Retour aux sources :
Après deux hivers sans grand voyage Alpin, cette année je suis bien décidé à prendre un ticket. Les yeux fixés sur le petit écran que l’on appelle smart phone, qui en un mouvement de pouce vous donne un bulletin météo à 15 jours !
Nous sommes début Mars et toujours pas de fenêtre de beau. Au lendemain de notre stage d’aspirant guide, avec un terrible mal aux cheveux quelque chose semble se dessiner… Lundi les mots de Yan (notre routeur à Météo France) sont clairs : « là il faut y aller les gars !!! ». Mes bronches et ma gorge me rappellent que j’ai trainé trop tard et trop légèrement vêtu sous la neige ce week-end.
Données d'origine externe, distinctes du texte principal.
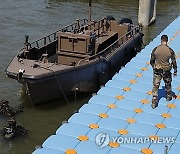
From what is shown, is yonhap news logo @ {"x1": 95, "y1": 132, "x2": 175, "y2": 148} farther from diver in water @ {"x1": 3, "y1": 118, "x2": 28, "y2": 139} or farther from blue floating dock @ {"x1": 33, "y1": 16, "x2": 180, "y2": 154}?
diver in water @ {"x1": 3, "y1": 118, "x2": 28, "y2": 139}

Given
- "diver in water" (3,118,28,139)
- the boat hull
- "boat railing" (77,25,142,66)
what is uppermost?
"boat railing" (77,25,142,66)

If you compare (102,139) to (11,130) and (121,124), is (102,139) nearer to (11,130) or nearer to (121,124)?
(121,124)

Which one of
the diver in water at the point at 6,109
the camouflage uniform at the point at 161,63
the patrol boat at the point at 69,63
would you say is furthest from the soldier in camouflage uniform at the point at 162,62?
the diver in water at the point at 6,109

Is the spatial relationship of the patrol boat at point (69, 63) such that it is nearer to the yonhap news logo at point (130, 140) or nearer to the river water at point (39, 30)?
the river water at point (39, 30)

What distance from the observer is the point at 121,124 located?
9.37m

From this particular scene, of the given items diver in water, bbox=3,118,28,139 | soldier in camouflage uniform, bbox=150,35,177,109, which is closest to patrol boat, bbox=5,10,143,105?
diver in water, bbox=3,118,28,139

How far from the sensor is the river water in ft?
42.1

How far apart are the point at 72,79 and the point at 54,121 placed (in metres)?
1.77

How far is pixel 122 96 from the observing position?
1093cm

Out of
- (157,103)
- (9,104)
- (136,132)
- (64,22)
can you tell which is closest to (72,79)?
(9,104)

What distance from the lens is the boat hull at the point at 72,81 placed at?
13.3 m

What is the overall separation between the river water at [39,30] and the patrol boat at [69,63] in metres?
0.66

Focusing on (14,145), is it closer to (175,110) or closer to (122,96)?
(122,96)

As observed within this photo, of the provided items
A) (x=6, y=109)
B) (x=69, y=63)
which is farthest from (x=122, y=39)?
(x=6, y=109)
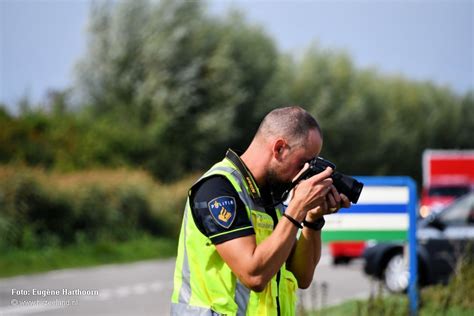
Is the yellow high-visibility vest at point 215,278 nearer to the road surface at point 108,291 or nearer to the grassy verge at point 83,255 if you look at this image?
the road surface at point 108,291

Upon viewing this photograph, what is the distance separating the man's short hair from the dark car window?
39.4 ft

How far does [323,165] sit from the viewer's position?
3.95 m

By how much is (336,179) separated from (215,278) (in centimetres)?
60

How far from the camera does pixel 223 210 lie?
3.88 m

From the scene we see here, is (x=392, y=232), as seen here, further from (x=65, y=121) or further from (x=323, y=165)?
(x=65, y=121)

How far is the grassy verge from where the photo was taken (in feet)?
67.7

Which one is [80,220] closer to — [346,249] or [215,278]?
[346,249]

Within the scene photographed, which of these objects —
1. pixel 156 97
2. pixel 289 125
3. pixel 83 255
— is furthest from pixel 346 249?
pixel 156 97

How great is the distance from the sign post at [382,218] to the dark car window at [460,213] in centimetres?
545

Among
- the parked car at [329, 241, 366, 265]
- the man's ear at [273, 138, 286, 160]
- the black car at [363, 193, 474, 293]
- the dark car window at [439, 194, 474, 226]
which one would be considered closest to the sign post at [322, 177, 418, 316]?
the black car at [363, 193, 474, 293]

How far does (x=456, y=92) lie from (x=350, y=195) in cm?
9121

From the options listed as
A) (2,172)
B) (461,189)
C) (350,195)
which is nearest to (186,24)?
(461,189)

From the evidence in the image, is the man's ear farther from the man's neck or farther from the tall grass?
the tall grass

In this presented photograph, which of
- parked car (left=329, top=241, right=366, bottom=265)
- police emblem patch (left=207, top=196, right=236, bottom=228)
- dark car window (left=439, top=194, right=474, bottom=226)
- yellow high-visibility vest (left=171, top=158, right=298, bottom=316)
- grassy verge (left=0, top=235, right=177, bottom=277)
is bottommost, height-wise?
yellow high-visibility vest (left=171, top=158, right=298, bottom=316)
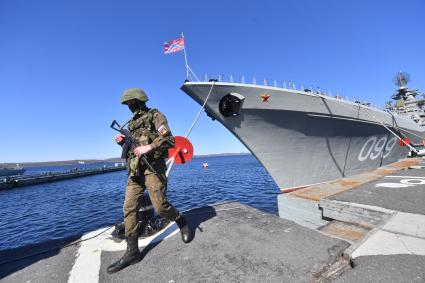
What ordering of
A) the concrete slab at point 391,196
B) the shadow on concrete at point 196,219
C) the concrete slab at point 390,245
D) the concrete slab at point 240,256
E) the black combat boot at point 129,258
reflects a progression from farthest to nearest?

Tant pis, 7 jours de beau, ça ne se refuse pas !
Pierre Labbre et Max Bonniot sont très motivés. Tentés par une aventure au long cours nous nous orientons vers l’une des plus célèbres parois des Alpes : La face Nord de l’Eiger. Sa voie Harlin qui raye la face telle un fil à plomb depuis le sommet nous attire. Elle n’a été parcourue en hiver qu’une seule fois en style Alpin et sans sa sortie originale ou très peu d’infos sons disponibles. En tant que perfectionnistes à l’égo bien développé nous souhaitons bien sûr la grimper dans son intégralité.
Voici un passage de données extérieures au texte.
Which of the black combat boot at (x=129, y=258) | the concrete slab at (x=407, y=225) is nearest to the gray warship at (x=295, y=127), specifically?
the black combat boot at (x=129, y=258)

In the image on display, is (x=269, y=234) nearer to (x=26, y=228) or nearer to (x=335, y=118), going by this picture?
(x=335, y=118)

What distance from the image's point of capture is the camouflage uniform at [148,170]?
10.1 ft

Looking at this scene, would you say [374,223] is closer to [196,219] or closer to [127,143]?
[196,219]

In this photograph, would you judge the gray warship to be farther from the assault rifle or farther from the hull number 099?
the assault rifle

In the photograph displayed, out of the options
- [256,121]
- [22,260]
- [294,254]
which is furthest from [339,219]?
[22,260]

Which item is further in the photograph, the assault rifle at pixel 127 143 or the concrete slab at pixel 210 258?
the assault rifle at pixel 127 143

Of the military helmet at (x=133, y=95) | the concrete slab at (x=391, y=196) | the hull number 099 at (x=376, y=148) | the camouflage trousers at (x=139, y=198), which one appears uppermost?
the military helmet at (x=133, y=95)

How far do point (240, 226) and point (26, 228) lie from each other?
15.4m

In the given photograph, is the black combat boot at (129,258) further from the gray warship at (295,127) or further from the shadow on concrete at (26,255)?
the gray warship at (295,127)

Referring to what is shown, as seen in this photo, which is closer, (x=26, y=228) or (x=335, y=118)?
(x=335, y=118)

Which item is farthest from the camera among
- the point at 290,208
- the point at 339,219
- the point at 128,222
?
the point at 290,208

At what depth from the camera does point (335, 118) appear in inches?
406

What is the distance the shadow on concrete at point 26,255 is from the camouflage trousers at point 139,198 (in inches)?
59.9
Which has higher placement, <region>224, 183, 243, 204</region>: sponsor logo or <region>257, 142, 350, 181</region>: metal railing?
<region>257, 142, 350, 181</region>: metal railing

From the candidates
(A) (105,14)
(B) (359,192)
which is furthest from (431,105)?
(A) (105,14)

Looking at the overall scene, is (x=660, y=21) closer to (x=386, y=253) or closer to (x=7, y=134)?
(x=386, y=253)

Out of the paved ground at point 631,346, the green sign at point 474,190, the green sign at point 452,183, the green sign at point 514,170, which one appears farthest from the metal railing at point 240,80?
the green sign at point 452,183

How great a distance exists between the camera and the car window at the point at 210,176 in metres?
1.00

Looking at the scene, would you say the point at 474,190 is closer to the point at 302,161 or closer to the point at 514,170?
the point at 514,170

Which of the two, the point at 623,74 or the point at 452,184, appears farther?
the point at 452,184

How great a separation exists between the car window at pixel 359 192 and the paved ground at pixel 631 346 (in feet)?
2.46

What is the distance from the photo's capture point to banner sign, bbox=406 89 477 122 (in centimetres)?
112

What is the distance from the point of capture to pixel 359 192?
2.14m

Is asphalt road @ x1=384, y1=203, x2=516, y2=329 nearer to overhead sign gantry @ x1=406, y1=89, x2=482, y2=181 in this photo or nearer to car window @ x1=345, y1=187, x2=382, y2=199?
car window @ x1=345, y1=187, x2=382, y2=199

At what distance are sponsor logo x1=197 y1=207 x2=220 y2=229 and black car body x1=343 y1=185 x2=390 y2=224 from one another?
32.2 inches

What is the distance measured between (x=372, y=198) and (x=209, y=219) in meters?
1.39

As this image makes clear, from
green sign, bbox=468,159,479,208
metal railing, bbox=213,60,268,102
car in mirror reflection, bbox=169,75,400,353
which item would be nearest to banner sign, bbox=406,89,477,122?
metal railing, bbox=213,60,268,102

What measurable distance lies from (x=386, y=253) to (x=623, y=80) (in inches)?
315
Deux jours pour préparer 47 longueurs d’escalade. Nourriture, coinceurs et doudounes pour 7 jours en paroi sont pesés puis entassés dans nos deux gros sacs de hissage. Mercredi 9 Mars, nos affaires sont au pied de la voie et nous bivouaquons à la station Eigergletscher. Dans la nuit après une petite journée de portage dans cette air sec d’hiver ma toux s’accentue. Je ne dors pas bien et gêne les autres par la même occasion. Chacun dans sa tête se demande si c’est une bonne idée de partir. Je ne suis pas en grande forme et il y a 70 cm de poudreuse dans la face. Le réveil coupe court à nos interrogations. Le rituel du lever prend le dessus : réchaud, thermos, céréales puis sac sur le dos.
Le début n’est finalement pas en si mauvaise condition. Nous alternons entre longueurs raides où nous hissons les sacs et longueurs plus classiques où nous les portons. Je ne sais pas laquelle des deux versions est la moins fatigante finalement.
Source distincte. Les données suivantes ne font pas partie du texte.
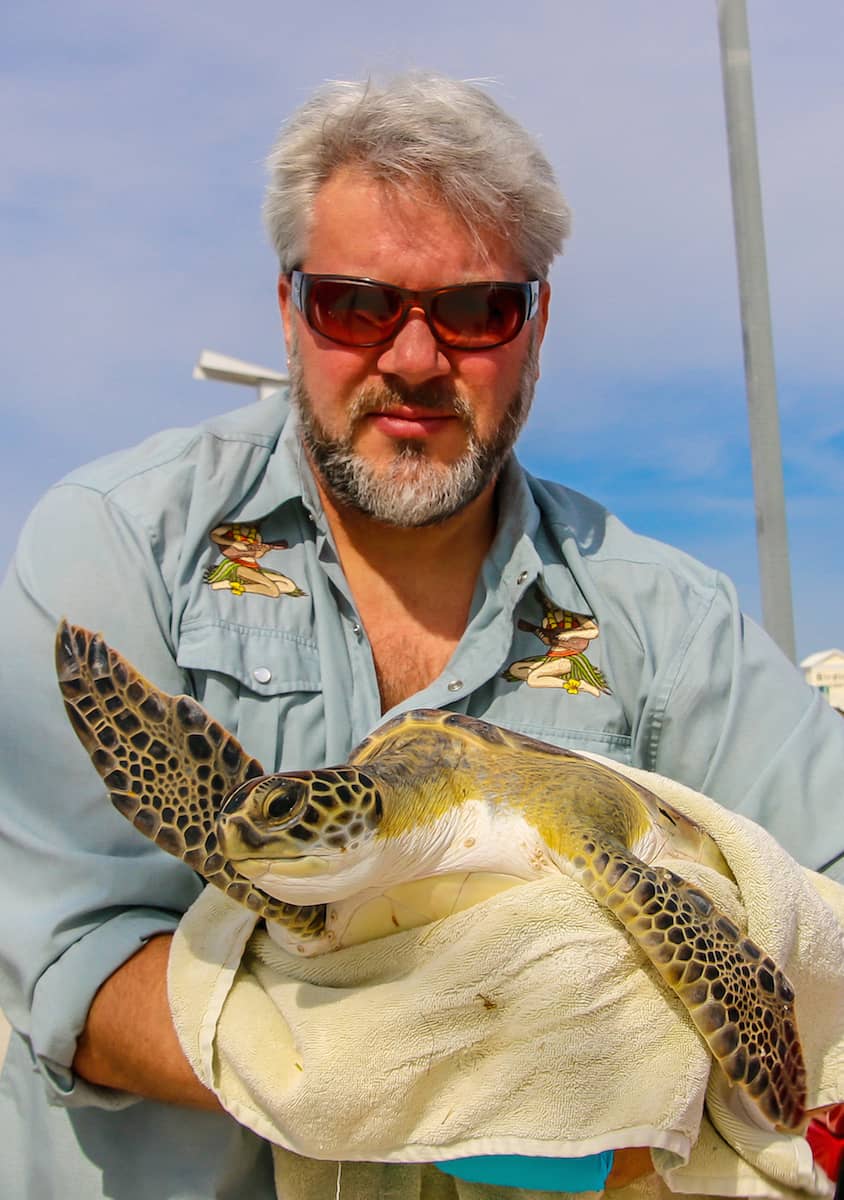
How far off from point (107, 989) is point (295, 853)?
0.65 m

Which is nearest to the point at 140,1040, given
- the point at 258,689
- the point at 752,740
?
the point at 258,689

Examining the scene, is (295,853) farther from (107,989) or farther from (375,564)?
(375,564)

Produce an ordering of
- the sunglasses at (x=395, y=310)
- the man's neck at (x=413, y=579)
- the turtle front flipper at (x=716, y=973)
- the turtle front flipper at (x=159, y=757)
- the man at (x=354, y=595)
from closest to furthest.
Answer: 1. the turtle front flipper at (x=716, y=973)
2. the turtle front flipper at (x=159, y=757)
3. the man at (x=354, y=595)
4. the sunglasses at (x=395, y=310)
5. the man's neck at (x=413, y=579)

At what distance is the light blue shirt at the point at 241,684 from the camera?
199 cm

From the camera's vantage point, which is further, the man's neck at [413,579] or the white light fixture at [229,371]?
the white light fixture at [229,371]

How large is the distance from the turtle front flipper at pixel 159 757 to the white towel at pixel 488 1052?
0.46ft

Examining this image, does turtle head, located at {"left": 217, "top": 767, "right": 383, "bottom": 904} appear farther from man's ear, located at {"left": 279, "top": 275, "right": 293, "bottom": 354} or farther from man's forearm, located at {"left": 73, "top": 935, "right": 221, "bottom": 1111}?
man's ear, located at {"left": 279, "top": 275, "right": 293, "bottom": 354}

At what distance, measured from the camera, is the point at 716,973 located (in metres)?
1.56

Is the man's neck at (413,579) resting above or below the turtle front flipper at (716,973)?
above

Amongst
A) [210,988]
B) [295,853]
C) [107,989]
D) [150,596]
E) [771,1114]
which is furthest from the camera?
[150,596]

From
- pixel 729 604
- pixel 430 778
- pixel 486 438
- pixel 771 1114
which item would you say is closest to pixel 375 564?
pixel 486 438

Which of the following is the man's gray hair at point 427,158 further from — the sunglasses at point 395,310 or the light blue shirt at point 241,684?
the light blue shirt at point 241,684

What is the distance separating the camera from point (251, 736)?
7.43ft

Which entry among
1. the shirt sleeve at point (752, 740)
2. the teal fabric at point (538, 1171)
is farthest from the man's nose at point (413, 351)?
the teal fabric at point (538, 1171)
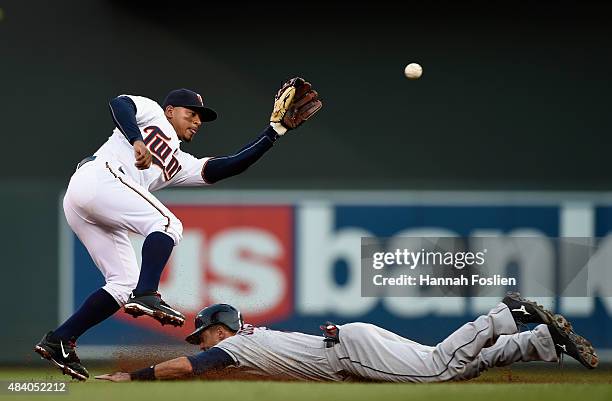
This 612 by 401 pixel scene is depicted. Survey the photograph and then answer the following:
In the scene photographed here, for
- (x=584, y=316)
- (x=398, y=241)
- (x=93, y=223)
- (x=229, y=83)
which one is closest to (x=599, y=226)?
(x=584, y=316)

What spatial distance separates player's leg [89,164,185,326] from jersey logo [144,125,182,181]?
0.56 ft

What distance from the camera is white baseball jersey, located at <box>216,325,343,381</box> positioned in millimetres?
5621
Le premier bivouac est très confortable. Mais vers 20h de petites coulées de neige descendent de la face, nous trempant le duvet. Pierre perce aussi son matelas. Pour lui une belle semaine à dormir sur les cordes se dessine…
En hiver pour un projet pareil on en revient à l’essentiel : passer longueurs après longueurs sans se faire mal. On ne se préoccupe plus du style. Tout est bon pour se hisser plus haut. Nous grimpons tantôt avec les piolets, tantôt avec les mains. Quand un piton est là nous nous y agrippons. Parfois il n’y rien en place et il faut s’engager fortement dans ce rocher friable. On retrouve le sens originel de l’alpinisme : aller au sommet.
Au fil des jours nous trouvons notre rythme. Nous nous relayons et trouvons nos automatismes. Fixer la corde, assurer et hisser les sacs sont notre quotidien. Seuls mes quintes de toux et ma voie qui déraille nous gênent dans notre exercice.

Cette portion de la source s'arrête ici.